Re: Use of signal-unsafe functions from signal handlers

From: Mats Kindahl <mats(at)timescale(dot)com>
To: Julien Rouhaud <rjuju123(at)gmail(dot)com>
Cc: pgsql-bugs(at)lists(dot)postgresql(dot)org
Subject: Re: Use of signal-unsafe functions from signal handlers
Date: 2022-05-24 12:10:36
Message-ID: CA+14426Zpdi6=jr9Z+C_tzS36pVa_+BbCHSeriqd=sLw4X6_iw@mail.gmail.com
Views: Raw Message | Whole Thread | Download mbox | Resend email
Thread:
Lists: pgsql-bugs

On Tue, May 24, 2022 at 12:14 PM Julien Rouhaud <rjuju123(at)gmail(dot)com> wrote:

> Hi,
>
> On Tue, May 24, 2022 at 11:42:35AM +0200, Mats Kindahl wrote:
> >
> > Typically, signal-unsafe functions should not be called from signal
> > handlers.
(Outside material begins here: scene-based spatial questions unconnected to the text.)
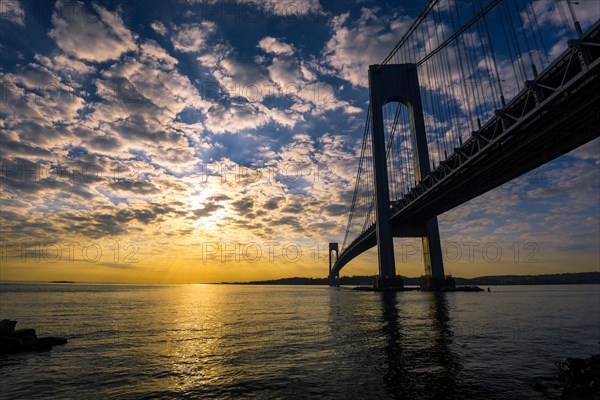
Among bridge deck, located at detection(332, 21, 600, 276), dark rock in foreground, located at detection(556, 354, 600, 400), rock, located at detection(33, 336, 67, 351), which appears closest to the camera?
dark rock in foreground, located at detection(556, 354, 600, 400)

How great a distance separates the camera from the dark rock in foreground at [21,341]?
15.9 m

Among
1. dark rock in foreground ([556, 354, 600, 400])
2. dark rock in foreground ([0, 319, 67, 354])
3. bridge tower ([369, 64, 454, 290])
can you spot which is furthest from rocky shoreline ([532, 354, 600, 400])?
bridge tower ([369, 64, 454, 290])

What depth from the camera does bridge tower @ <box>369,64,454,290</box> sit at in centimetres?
6138

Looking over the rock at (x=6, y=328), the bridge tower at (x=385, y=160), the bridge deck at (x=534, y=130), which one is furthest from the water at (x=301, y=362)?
the bridge tower at (x=385, y=160)

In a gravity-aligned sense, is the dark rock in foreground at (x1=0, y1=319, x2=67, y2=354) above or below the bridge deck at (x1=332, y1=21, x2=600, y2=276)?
below

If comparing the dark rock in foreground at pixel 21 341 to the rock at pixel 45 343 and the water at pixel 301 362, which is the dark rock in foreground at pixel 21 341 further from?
the water at pixel 301 362

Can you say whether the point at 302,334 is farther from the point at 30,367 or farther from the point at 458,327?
the point at 30,367

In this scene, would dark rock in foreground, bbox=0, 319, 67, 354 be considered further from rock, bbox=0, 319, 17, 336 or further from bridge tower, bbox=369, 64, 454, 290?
bridge tower, bbox=369, 64, 454, 290

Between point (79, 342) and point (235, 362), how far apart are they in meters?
10.3

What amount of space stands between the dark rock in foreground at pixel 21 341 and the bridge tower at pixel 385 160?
52.1 meters

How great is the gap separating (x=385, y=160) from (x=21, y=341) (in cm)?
5910

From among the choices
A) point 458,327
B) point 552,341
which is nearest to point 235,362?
point 458,327

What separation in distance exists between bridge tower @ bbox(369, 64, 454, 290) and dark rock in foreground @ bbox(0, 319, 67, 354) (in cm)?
5211

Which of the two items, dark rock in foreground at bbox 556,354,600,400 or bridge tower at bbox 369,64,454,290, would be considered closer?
dark rock in foreground at bbox 556,354,600,400
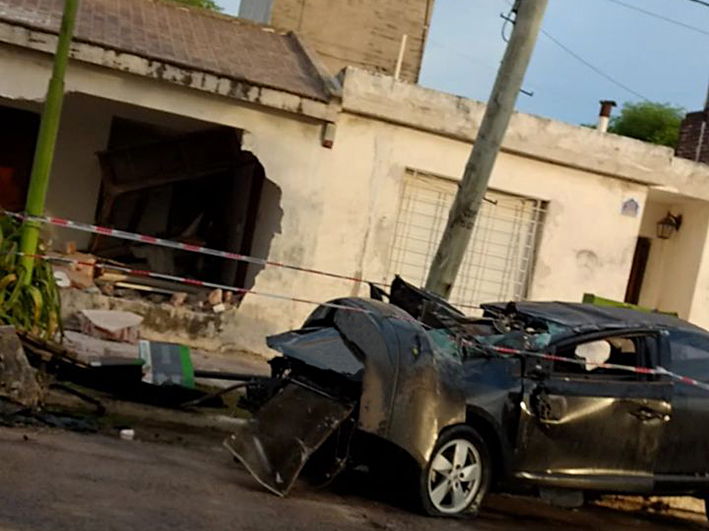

In particular, calling malloc() directly or indirectly can
> cause
> > deadlocks, making PostgreSQL unresponsive to signals.
> >
> > Unless I am missing something, bgworker_die uses ereport, which
> indirectly
> > calls printf-like functions, which are not signal-safe since they use
> > malloc(). In rare cases, this can lead to deadlocks with stacks that look
> > like this (from https://github.com/timescale/timescaledb/issues/4200):
> >
> > #0 0x00007f0e4d1040eb in __lll_lock_wait_private () from
> > target:/lib/x86_64-linux-gnu/libc.so.6
> > [...]
> > #3 malloc (size=53)
> > [...]
> > #7 0x000055b9212235b1 in errmsg ()
> > #8 0x00007f0e27bf27a8 in handle_sigterm (postgres_signal_arg=15) at
> > /build/timescaledb/src/bgw/scheduler.c:841
> > #9 <signal handler called>
> > [...]
> > #13 free (ptr=<optimized out>)
> > #14 0x00007f0e4db12cb4 in OPENSSL_LH_free () from
> > target:/lib/x86_64-linux-gnu/libcrypto.so.1.1
> > [...]
>
> As far as I can see the problem comes from your handle_sigterm:
>
> static void handle_sigterm(SIGNAL_ARGS)
> {
> /*
> * do not use a level >= ERROR because we don't want to exit here
> but
> * rather only during CHECK_FOR_INTERRUPTS
> */
> ereport(LOG,
> (errcode(ERRCODE_ADMIN_SHUTDOWN),
> errmsg("terminating TimescaleDB job scheduler due
> to administrator command")));
> die(postgres_signal_arg);
> }
>
> As mentioned in the topmost comment of elog.c, there's an escape hatch for
> out of memory situations, to make sure that a small enough message can be
> displayed without trying to allocate memory. But this is only for ERROR or
> higher levels. Using an ereport(LOG, ...) level in a sigterm handler
> indeed
> isn't safe.
>

Yes, and we have already fixed this in the TimescaleDB code, so this is not
an issue for us (https://github.com/timescale/timescaledb/pull/4323). (We
actually replace the bgworker_die with just die as signal handler.)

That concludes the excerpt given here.